En 1978, dans l’anthologie Teatro mambí375, rassemblant six œuvres écrites entre 1869

et 1900, il caractérisait ce « genre » dramatique :

« Fue un teatro en busca de sus raíces históricas, de su tradición de lucha desde Hatuey a Maceo (...) No se trató de una recreación histórica o de una escena « historizada », sino que ahora el teatro descubre sus vínculos con la lucha armada, se une a ella, se forja como arma ideológica y paga su cuota de sangre y sacrificios (...) El teatro independentista convirtió en héroes y mártires a los hombres que hacían la guerra y eran objeto de escarnio y burla por los opresores (...) Es así que la historia, como expresión de la nacionalidad, crea una escena distinta, combativa, despreocupada de la rima perfecta, de la estructura ideal, pero cuyo lenguaje, personajes, conflicto y público se aúnan en el mismo crisol, el de la revolución, mientras la nacionalidad se forjaba en la manigua donde confluían igualitariamente clases y razas. »376

Rine Leal considérait qu’« avec le théâtre mambi, [notre] scène a gagné une expérience épique »377. Martí l’avait autrefois pressenti puisqu’il avait consacré un article à

une œuvre378

alors en préparation, dans Patria, le 26 Mars 1892. Il y remarquait :

« El teatro vive de la historia, y nosotros tenemos una tal, y de tan absoluta y viril grandeza, que nuestro teatro nos puede salir bello. »379

La citation, connue, a souvent illustré des propos plus généraux sur l’interaction entre l’histoire et le théâtre, ou l’histoire et la littérature. Pourtant, dans son contexte, elle désignait exclusivement ce théâtre-là, qui n’était pas encore appelé « mambi » :

« Y nos cuentan que hay quien se ensaya en poner en escena, sin tramas inútiles, los cuadros augustos o típicos de los días únicos por donde el cubano se enseñó en toda su altura : de los días de la guerra [grande]. »380

Ainsi, ayant ouvert la voie de la représentation des luttes pour l’indépendance, le théâtre constitua une référence exemplaire381

, bien que rarement reconnue, pour les premiers romanciers des Guerres. Seul Gustavo Robreño Puente – homme de théâtre il est vrai – fit allusion à ce genre, dans son roman La Acera del Louvre. Le souvenir était daté du début de 1899 ; le protagoniste de retour à La Havane entra :

« (...) en el teatro « Cuba », fuerte avanzado del patriotismo cubano, enclavado en el límite de la zona española, esto es : en la esquina de Galiano y Neptuno. Representábase en dicho teatro la primera obra patriótica, después de la guerra, titulada « El alcalde de la Güira » y escrita por un viejo revolucionario, conspirador y emigrado, a la sazón empresario y director del « Cuba »382. En

dicha obra, musicalisada por el Maestro Marín Varona, reproducíase un episodio de la Invasión y cuando al final de un dúo con Blanquita Vásquez, el tenor Arturo Ramírez, vestido de mambí, desplegaba la bandera cubana y al frente de un coro de libertadores, entonaba el himno de Bayamo, el público delirante, aclamaba a Cuba y a sus héroes.
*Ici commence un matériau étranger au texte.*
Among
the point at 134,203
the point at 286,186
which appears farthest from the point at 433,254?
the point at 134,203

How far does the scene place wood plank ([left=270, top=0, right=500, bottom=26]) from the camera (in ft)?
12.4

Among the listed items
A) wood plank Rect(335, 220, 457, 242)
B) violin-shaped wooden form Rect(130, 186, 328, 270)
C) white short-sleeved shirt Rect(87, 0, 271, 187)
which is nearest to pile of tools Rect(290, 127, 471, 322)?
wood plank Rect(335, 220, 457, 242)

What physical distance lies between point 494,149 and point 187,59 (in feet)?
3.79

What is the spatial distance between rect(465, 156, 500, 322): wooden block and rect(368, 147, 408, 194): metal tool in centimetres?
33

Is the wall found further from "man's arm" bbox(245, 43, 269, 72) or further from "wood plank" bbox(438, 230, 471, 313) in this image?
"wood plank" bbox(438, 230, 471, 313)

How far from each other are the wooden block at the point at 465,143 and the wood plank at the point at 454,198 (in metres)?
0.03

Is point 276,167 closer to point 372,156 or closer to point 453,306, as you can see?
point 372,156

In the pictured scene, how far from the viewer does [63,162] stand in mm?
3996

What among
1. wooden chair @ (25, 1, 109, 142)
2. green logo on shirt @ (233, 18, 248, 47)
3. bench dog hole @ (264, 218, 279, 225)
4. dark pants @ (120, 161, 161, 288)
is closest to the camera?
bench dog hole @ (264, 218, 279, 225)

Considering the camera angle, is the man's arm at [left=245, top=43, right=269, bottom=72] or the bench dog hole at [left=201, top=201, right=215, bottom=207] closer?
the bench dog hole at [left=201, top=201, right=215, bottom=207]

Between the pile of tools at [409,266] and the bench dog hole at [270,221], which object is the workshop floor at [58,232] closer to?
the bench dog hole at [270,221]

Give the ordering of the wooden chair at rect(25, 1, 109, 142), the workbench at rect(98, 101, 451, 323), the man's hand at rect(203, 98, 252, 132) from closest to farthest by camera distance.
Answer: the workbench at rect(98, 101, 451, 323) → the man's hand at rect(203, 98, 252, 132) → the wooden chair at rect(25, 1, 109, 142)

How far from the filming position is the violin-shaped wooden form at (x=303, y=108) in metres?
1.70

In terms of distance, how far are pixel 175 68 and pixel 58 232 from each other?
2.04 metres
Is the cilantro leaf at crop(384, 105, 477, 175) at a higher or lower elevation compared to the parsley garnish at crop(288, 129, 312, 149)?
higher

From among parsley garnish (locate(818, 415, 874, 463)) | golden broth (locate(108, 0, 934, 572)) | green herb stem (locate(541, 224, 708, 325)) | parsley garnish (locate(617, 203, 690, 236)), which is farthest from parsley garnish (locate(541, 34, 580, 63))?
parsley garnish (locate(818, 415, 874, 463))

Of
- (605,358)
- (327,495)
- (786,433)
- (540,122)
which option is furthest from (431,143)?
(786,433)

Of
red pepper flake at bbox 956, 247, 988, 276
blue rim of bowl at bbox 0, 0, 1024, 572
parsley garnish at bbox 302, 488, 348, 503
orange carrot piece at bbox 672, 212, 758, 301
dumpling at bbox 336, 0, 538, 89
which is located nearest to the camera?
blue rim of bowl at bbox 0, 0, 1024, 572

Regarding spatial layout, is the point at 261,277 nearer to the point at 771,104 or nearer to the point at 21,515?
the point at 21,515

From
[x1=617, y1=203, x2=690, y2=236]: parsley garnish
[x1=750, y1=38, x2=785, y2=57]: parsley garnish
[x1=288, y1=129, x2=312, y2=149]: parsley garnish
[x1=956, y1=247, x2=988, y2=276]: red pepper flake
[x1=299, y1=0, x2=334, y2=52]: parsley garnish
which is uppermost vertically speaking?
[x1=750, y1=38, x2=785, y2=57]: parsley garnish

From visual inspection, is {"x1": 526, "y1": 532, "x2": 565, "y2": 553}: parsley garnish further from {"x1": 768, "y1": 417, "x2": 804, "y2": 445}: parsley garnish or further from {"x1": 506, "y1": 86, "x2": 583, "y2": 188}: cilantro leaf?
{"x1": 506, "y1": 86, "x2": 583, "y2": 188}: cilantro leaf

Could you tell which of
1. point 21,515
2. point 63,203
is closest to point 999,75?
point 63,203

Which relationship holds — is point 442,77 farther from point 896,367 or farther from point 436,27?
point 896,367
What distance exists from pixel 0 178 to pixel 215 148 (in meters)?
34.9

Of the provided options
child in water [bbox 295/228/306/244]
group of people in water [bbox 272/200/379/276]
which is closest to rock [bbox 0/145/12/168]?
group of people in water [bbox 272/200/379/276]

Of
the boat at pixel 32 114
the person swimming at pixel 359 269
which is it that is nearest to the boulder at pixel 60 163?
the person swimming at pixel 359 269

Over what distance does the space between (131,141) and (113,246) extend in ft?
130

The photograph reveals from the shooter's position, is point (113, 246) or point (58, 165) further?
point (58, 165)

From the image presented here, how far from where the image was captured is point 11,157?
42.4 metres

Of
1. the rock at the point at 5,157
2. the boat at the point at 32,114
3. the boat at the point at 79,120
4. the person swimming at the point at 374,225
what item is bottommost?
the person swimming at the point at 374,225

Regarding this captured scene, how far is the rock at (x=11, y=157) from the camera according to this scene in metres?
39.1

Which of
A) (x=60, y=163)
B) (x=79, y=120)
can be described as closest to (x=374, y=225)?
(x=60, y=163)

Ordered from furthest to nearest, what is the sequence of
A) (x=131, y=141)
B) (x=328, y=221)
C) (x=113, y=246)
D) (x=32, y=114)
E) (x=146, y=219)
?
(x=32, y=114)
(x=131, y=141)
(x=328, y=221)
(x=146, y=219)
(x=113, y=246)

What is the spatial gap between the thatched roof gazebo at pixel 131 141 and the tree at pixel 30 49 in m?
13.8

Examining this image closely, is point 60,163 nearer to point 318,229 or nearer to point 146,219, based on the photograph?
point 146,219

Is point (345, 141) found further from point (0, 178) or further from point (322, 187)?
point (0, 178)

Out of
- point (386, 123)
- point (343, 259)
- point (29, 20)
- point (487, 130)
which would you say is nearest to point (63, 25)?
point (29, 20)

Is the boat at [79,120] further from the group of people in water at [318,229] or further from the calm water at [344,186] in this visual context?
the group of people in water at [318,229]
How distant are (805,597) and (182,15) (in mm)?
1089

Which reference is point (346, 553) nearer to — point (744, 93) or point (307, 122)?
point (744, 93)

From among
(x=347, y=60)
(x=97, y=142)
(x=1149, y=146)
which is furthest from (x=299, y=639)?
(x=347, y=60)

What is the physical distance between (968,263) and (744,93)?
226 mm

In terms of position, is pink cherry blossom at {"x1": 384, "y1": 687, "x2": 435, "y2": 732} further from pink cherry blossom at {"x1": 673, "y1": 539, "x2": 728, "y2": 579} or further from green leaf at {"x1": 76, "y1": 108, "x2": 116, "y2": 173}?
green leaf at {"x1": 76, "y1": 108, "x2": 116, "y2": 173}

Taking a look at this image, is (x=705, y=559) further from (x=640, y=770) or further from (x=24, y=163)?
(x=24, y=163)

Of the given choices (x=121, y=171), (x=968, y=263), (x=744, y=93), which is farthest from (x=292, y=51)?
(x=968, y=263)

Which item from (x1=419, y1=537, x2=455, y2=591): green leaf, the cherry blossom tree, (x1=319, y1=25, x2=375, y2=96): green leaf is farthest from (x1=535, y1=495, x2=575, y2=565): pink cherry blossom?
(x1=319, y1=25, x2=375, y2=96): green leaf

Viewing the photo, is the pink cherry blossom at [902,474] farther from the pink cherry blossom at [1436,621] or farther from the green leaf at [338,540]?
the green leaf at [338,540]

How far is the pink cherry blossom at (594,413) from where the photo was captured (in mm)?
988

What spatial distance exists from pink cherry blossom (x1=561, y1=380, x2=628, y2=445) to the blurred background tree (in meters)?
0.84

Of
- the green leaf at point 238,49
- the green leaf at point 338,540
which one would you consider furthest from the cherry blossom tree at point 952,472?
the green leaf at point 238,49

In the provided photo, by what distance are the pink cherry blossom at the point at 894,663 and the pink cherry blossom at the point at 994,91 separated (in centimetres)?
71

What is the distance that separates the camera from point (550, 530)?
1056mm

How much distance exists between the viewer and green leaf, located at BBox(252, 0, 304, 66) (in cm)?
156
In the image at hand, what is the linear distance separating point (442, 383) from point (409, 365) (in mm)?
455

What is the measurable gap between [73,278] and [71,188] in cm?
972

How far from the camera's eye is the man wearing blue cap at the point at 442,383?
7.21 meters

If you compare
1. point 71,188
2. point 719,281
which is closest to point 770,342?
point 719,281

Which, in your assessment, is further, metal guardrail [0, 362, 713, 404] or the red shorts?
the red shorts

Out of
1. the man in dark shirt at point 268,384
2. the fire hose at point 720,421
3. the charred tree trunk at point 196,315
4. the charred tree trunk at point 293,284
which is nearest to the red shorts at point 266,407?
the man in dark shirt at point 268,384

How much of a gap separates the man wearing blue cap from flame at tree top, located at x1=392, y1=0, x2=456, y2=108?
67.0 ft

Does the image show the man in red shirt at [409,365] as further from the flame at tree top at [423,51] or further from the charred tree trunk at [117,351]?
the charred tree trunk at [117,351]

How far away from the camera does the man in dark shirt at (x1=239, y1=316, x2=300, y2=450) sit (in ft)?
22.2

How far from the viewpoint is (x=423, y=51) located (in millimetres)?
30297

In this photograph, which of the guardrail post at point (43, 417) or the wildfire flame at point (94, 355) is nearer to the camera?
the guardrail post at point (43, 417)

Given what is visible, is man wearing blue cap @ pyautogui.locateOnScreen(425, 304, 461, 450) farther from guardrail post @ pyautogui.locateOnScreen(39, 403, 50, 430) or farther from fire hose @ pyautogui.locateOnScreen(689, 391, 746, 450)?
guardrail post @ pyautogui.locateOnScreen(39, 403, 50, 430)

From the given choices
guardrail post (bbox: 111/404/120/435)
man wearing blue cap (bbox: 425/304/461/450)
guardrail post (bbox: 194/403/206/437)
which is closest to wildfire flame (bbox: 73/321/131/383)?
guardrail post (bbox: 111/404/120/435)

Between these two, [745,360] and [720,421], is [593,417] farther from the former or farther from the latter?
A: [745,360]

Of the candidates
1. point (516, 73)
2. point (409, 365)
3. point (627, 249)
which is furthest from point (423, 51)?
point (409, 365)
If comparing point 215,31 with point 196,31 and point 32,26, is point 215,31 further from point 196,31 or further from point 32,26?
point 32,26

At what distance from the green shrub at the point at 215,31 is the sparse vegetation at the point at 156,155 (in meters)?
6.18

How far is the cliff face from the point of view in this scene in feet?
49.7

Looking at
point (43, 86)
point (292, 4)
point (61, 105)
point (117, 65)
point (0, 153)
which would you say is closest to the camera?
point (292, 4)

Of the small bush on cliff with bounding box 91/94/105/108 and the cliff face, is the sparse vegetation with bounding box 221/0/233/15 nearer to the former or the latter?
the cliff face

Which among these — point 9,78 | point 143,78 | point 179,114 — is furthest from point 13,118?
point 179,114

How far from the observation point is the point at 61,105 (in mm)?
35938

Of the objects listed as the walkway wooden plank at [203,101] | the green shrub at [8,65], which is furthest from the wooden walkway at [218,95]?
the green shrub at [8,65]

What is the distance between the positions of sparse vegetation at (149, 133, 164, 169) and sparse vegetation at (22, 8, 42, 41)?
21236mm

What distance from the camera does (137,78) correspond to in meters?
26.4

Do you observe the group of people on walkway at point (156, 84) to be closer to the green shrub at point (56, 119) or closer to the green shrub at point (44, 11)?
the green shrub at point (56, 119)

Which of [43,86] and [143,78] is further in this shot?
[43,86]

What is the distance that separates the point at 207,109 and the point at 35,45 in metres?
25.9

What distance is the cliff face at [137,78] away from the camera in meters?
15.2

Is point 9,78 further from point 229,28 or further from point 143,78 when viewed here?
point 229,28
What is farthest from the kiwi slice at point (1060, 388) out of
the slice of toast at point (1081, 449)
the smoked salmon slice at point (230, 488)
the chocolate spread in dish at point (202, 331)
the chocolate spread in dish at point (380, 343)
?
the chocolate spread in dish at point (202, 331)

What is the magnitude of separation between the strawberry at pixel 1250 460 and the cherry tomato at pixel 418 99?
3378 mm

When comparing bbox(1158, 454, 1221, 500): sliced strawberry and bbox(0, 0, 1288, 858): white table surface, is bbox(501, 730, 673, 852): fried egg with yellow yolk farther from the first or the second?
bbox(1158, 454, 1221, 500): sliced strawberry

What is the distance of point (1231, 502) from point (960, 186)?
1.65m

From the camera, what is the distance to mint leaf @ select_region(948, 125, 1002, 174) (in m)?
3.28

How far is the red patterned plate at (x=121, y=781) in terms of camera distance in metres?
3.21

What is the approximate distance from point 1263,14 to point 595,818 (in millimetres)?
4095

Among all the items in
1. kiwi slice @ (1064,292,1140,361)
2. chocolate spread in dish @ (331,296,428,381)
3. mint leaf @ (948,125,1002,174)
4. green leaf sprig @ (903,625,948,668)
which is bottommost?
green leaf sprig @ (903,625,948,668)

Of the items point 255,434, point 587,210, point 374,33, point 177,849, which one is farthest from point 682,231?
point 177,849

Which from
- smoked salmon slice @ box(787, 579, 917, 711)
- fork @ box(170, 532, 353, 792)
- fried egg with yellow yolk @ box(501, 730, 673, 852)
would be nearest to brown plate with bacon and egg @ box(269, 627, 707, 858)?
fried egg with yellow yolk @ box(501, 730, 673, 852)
Y cada vez que en el público se advertía la presencia de un soldado de la libertad, a quienes se identificaba por el sombrero a la mambisa con escarapela, se reproducían las aclamaciones y era irrefrenable el estruendo. »383

On peut s’étonner de la disparition, comme genre, du « théâtre mambi » au début du siècle. Il céda la place à la poésie et au roman384

: supports à la mode, supports moins volatiles, ils étaient destinés à une lecture individuelle qui évitait tapage et trouble de l’ordre ! Il est certain également que la prose narrative autorisait plus aisément les auteurs non- professionnels à tenter une expérience d’écriture : ce serait leur apport qui rendraient si nombreux les romans des Guerres.

Le versant le plus considérable de la littérature de campagne est celui du témoignage. Il a été également le plus étudié, y compris d’un point de vue théorique dans la mesure où il fut et reste une des sources de la recherche historique. Cette littérature eut des formes multiples dont les principales furent les mémoires, les narrations, les journaux, les lettres, les discours, et les articles de journaux.